_Requirement_: Range to reproduce from the entries below: the line with "Fender's new Rarities", the line with "Duo Bronzing Blush", and every line in between. Give them exactly and give nothing else.

_Supplied entries_:
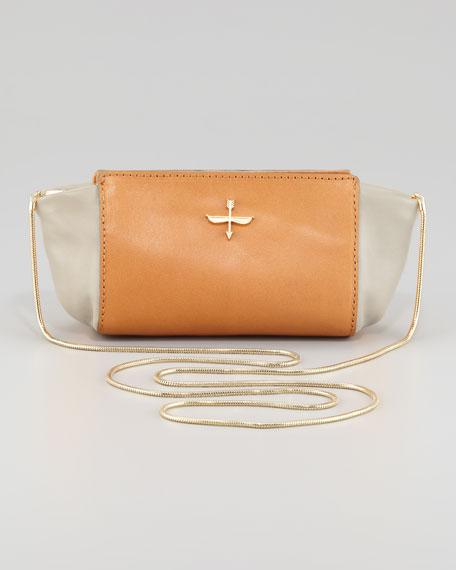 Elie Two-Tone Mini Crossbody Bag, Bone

...

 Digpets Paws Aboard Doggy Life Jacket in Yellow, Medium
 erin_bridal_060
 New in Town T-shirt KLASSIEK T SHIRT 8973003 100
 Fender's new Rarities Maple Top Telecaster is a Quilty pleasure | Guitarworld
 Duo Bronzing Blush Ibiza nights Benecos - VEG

_Answer box_:
 Fender's new Rarities Maple Top Telecaster is a Quilty pleasure | Guitarworld
 Duo Bronzing Blush Ibiza nights Benecos - VEG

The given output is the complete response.